Gouaux and colleagues’ study shows that antidepressants bind LeuBAT in the transporter’s main binding pocket—not, as earlier studies had indicated, at an “extracellular vestibule” site 15 Å away from the main binding site. The drugs have a saddlelike shape that straddles one of the transmembrane helices and wedges between two other pairs of transmembrane helices, locking the transporter in an inactive open conformation, Gouaux says.
“The results will no doubt have those who have pursued the structural basis of serotonin transporter pharmacology buzzing—that is, excited by the effort, but also wondering how well the structures relate to the real thing,” says Randy D. Blakely, a professor of pharmacology and psychiatry at Vanderbilt University School of Medicine.
Gouaux acknowledges that there could be doubts about whether the mutated bacterial transporter is an accurate model for eukaryotic, including human, transporters. However, a structure of an antidepressant bound to an insect transporter that his group published last month shows similar binding to LeuBAT, boosting confidence in the modified bacterial transporter finding (Nature 2013, DOI:10.1038/nature12533). The two studies “provide a mutually reinforcing view of how these inhibitors act,” Gouaux says.

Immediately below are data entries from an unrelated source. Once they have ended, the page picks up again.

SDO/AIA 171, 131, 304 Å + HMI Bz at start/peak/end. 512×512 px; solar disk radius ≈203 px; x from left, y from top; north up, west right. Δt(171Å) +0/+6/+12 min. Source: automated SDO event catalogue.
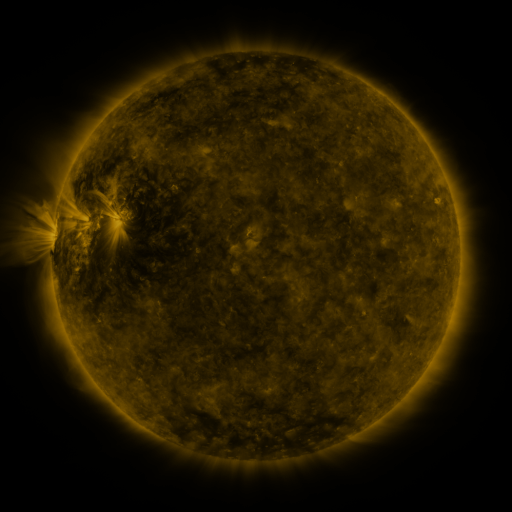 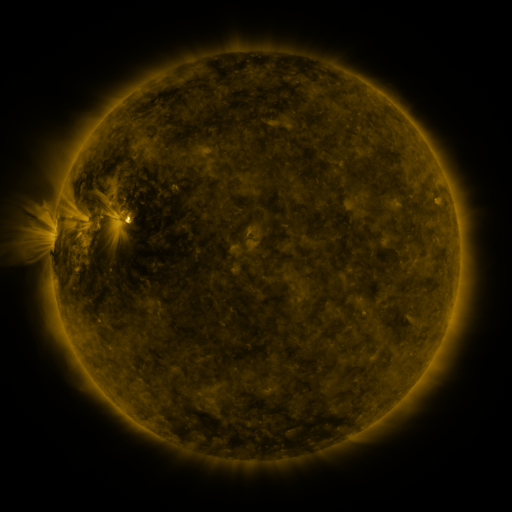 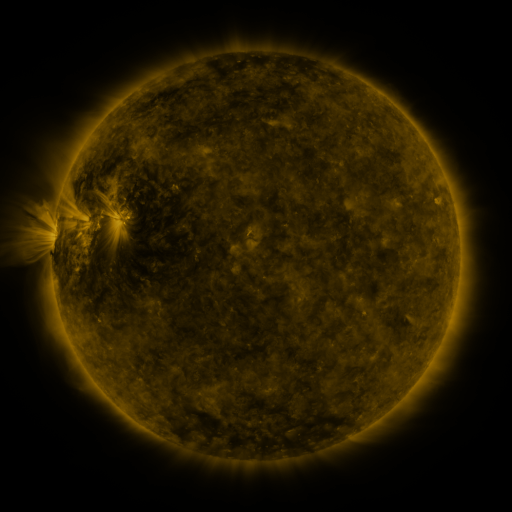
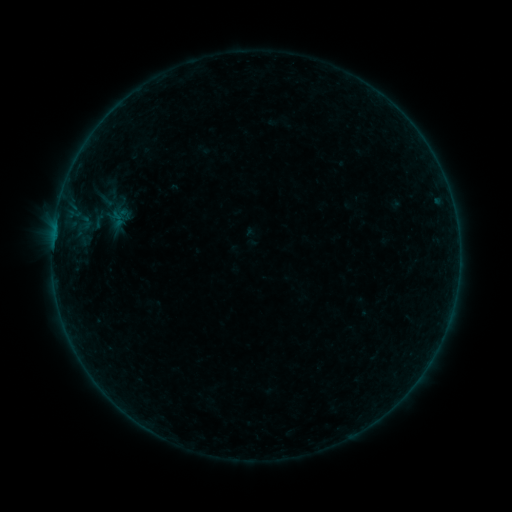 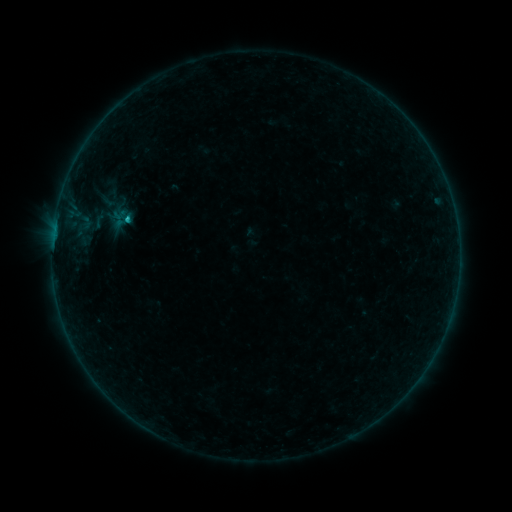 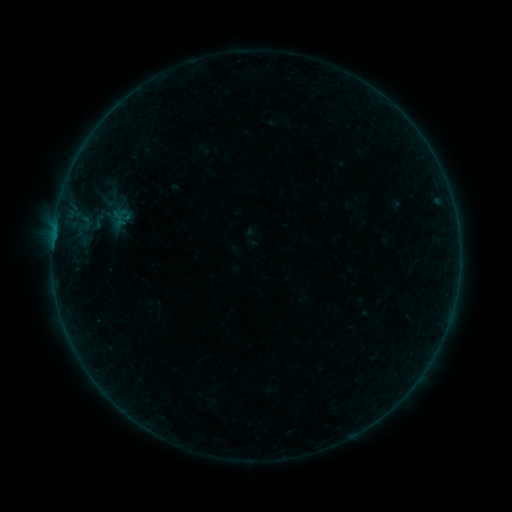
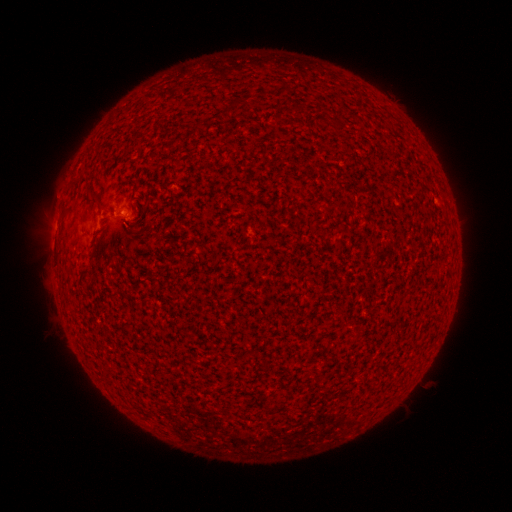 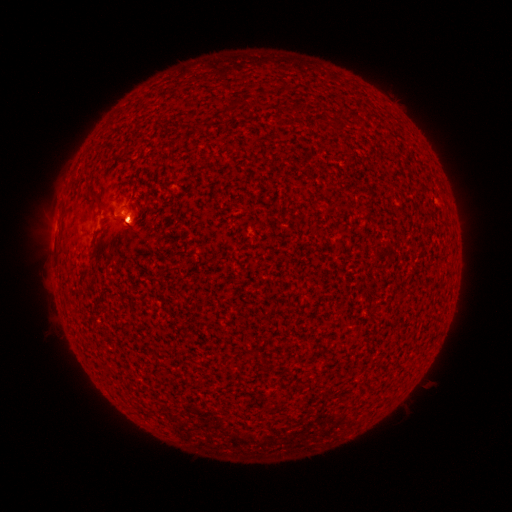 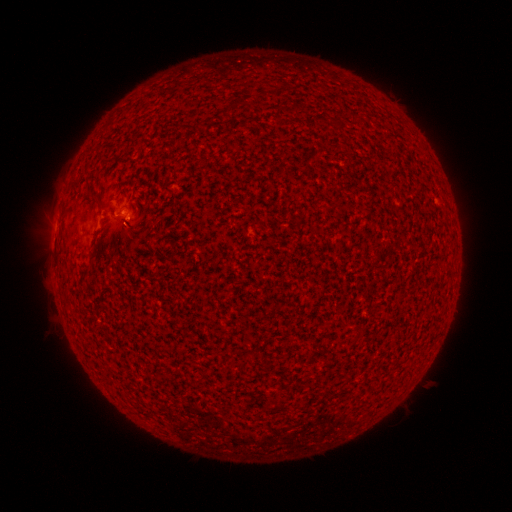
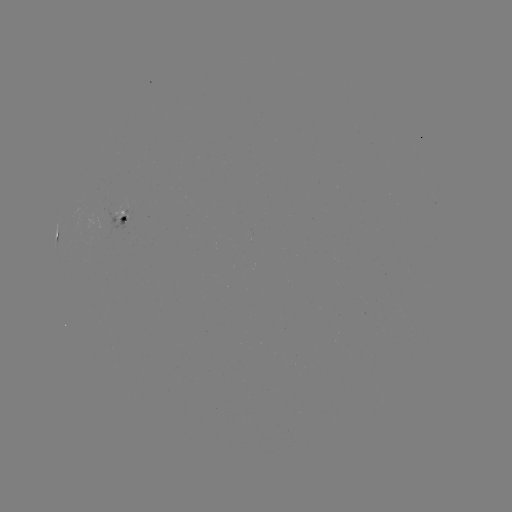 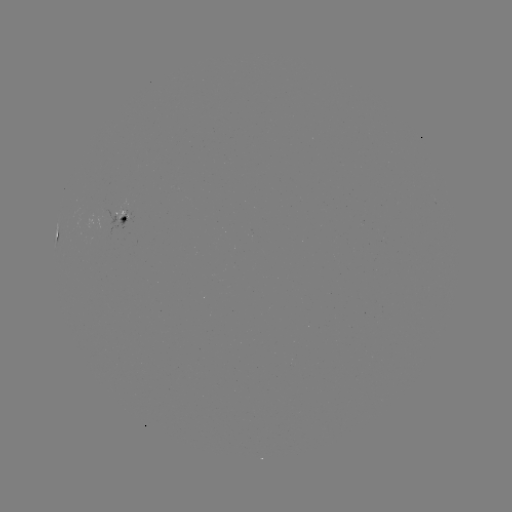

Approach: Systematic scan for B3.4 flare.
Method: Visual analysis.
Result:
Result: B3.4 flare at [128, 221].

“These two papers represent seminal work in the area of neurotransmitter transporters and mechanism of action of antidepressants,” says Kristian Strømgaard, a professor of chemical biology in the department of drug design and pharmacology at the University of Copenhagen. Nevertheless, he notes that a “primary caveat is that LeuBAT is not functional. Thus, the work provides seminal information on binding of antidepressants and fits well with previous modeling and pharmacological studies but provides less information on function.”
Blakely agrees that LeuBAT doesn’t actually work as a neurotransmitter transporter, and he points out that its selectivity for antidepressants seems to be a hybrid of several neurotransmitter transporters’ selectivities. This raises questions about whether its binding mechanism is a valid representation of the way antidepressants bind mammalian transporters, he says.
But Gouaux and coworkers believe theirs is an improvement over existing models. “This work will go a long way to pushing the field toward more reliable and more realistic models,” Gouaux says.